* **GIVEN INSTRUCTION**: Return the lines below exactly, starting with the line that contains "Setting the tall" and stopping after the last line.

* **RECORDS SHOWN**:
● ● ● ● ●
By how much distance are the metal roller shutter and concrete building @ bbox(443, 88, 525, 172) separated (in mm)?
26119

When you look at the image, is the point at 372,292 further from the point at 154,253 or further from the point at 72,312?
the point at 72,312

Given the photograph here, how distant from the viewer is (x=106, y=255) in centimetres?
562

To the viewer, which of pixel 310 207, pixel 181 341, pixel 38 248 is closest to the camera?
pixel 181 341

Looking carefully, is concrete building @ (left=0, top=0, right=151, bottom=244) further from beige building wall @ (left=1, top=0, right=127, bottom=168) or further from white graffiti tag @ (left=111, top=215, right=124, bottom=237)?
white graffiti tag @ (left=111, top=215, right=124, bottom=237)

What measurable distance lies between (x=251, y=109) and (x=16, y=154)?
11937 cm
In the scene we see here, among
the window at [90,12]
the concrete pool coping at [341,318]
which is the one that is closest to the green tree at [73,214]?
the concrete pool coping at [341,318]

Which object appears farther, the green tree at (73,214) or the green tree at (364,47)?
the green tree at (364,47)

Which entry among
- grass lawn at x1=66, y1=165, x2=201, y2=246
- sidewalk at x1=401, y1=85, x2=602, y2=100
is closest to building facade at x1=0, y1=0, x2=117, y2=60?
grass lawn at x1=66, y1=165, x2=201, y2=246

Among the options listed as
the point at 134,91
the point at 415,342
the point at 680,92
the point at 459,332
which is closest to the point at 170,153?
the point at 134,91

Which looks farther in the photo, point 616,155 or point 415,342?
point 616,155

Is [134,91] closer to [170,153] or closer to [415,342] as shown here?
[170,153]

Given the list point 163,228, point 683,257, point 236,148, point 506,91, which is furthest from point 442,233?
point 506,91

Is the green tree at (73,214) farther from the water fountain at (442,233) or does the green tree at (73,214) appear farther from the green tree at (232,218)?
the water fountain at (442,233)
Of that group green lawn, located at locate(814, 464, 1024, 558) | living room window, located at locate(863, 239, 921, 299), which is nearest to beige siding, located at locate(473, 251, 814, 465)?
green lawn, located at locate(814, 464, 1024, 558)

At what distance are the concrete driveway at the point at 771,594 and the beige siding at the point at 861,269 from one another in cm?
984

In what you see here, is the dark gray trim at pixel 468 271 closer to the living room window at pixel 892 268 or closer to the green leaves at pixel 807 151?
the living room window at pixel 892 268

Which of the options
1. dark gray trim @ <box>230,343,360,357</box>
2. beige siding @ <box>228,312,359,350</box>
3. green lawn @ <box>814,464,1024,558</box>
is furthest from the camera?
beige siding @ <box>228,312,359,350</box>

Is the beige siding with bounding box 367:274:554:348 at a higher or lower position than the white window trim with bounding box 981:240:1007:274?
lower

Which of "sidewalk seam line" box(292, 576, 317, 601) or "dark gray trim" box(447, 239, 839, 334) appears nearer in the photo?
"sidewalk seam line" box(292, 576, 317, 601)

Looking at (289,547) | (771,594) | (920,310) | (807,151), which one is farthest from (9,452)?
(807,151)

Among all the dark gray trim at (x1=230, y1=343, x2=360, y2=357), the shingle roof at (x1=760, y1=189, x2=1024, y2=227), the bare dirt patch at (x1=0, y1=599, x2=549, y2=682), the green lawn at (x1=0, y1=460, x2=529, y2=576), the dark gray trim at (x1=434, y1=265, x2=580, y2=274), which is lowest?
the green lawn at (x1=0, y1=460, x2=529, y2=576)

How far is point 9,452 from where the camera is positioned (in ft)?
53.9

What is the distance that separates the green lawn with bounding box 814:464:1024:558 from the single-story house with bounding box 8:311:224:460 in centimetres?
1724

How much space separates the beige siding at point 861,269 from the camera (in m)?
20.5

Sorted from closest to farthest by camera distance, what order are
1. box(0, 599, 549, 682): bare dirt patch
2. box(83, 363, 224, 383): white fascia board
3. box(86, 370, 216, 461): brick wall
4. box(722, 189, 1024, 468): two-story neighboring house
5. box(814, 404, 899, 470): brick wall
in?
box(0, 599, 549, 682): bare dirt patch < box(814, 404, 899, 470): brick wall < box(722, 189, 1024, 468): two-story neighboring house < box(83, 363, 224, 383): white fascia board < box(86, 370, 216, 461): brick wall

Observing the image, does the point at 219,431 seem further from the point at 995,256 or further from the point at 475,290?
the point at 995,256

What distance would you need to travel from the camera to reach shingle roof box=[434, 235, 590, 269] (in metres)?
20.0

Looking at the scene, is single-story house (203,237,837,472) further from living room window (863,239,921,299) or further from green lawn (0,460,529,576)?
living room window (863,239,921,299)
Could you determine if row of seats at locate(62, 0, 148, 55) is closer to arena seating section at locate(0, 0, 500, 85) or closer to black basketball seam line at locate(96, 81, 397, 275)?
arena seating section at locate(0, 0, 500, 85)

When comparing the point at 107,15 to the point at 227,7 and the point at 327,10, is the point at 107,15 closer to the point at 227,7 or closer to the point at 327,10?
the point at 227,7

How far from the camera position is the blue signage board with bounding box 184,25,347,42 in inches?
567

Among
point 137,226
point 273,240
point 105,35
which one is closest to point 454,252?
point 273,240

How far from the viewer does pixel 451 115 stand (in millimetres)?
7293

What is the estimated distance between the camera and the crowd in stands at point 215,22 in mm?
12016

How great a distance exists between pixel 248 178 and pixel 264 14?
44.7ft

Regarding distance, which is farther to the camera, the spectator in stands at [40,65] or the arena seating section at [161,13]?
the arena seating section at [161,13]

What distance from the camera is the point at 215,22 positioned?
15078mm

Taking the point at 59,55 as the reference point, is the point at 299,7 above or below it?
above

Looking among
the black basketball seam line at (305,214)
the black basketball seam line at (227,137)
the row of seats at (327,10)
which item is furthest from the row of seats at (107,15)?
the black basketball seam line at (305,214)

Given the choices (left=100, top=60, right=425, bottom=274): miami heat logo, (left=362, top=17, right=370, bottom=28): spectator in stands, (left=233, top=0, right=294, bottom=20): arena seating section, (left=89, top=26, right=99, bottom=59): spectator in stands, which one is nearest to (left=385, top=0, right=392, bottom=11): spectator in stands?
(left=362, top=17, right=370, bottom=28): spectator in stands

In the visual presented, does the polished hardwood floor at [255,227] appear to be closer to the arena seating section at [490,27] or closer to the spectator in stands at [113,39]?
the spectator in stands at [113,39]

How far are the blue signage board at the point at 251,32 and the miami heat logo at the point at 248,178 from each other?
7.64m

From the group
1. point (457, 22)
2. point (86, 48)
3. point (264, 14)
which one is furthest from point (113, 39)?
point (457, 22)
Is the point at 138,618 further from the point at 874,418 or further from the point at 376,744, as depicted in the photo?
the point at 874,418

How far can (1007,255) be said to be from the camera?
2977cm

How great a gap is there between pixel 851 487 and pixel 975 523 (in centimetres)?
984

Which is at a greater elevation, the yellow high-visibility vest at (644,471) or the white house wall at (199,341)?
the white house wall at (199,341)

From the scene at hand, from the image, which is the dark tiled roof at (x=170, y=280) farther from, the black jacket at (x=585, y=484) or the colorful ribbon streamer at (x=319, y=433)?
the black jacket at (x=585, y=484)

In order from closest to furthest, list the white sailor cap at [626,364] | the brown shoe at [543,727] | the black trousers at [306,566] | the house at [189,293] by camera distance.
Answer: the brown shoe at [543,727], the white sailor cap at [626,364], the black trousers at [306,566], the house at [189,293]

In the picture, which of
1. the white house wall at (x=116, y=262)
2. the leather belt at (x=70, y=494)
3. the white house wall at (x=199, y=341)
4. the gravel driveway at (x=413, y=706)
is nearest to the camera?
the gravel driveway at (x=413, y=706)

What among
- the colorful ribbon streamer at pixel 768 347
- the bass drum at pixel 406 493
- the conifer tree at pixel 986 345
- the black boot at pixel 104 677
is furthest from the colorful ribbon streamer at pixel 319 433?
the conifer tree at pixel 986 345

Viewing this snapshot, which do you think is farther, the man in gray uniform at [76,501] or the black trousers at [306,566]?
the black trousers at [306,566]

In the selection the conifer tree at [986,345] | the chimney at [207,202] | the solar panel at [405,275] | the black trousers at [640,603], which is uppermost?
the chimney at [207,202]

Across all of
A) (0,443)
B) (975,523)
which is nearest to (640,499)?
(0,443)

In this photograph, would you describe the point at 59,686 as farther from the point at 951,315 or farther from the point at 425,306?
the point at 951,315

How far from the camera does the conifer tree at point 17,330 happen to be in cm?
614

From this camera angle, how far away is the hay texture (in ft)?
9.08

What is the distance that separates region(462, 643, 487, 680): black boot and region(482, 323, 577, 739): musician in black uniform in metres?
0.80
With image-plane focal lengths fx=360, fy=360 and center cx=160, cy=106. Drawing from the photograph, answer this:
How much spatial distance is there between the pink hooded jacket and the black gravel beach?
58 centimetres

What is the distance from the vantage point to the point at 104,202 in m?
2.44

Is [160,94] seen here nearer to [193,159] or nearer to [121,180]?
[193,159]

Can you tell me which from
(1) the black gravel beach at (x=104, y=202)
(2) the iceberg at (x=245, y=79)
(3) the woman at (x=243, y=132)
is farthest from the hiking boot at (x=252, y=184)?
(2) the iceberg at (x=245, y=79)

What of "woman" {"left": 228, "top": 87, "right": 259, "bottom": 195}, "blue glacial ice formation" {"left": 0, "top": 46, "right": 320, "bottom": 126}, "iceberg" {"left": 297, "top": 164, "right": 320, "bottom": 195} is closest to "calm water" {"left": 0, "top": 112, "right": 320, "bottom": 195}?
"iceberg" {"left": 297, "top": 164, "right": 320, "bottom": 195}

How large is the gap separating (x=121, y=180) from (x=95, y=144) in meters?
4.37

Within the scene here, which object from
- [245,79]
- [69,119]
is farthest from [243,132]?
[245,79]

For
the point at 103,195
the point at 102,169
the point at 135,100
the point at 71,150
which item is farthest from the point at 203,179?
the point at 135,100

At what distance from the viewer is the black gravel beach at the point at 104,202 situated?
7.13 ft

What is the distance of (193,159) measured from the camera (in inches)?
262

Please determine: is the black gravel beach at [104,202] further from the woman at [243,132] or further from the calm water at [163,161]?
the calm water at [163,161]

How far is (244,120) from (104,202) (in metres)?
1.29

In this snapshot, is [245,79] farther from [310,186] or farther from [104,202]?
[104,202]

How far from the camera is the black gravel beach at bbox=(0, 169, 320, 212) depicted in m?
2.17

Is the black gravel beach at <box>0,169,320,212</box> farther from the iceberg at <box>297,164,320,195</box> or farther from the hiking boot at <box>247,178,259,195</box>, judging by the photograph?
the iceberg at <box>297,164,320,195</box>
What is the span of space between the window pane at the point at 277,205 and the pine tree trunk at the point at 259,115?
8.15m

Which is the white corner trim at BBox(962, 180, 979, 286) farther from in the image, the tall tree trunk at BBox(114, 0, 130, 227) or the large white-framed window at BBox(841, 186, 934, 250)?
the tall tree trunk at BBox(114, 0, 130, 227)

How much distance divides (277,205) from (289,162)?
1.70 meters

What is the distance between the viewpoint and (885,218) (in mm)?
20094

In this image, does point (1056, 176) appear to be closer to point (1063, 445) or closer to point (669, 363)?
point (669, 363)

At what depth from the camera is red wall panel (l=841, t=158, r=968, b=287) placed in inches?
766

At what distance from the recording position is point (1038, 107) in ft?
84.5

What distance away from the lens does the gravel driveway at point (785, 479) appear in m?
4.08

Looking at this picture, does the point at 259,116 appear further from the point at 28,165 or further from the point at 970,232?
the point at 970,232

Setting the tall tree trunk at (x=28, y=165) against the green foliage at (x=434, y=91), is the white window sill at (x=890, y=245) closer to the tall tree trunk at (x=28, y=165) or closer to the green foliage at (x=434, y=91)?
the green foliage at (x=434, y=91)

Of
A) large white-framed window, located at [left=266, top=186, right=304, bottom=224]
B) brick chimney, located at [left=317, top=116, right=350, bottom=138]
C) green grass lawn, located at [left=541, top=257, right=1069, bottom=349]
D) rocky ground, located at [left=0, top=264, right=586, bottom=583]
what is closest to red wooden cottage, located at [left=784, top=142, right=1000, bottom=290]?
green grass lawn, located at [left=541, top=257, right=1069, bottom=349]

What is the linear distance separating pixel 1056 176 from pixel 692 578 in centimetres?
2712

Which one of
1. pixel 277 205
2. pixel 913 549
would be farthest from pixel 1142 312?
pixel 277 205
● ● ● ● ●
* **FINAL RESULT**:
Setting the tall tree trunk at (x=28, y=165) against the green foliage at (x=434, y=91), is the white window sill at (x=890, y=245) closer to the tall tree trunk at (x=28, y=165) or closer to the green foliage at (x=434, y=91)?
the green foliage at (x=434, y=91)

Of
A) large white-framed window, located at [left=266, top=186, right=304, bottom=224]
B) brick chimney, located at [left=317, top=116, right=350, bottom=138]
C) green grass lawn, located at [left=541, top=257, right=1069, bottom=349]
D) rocky ground, located at [left=0, top=264, right=586, bottom=583]
what is closest to red wooden cottage, located at [left=784, top=142, right=1000, bottom=290]?
green grass lawn, located at [left=541, top=257, right=1069, bottom=349]

What is the linear distance separating pixel 1056 176 from pixel 692 578 in centimetres?
2712

Which one of
1. pixel 277 205
2. pixel 913 549
would be farthest from pixel 1142 312?
pixel 277 205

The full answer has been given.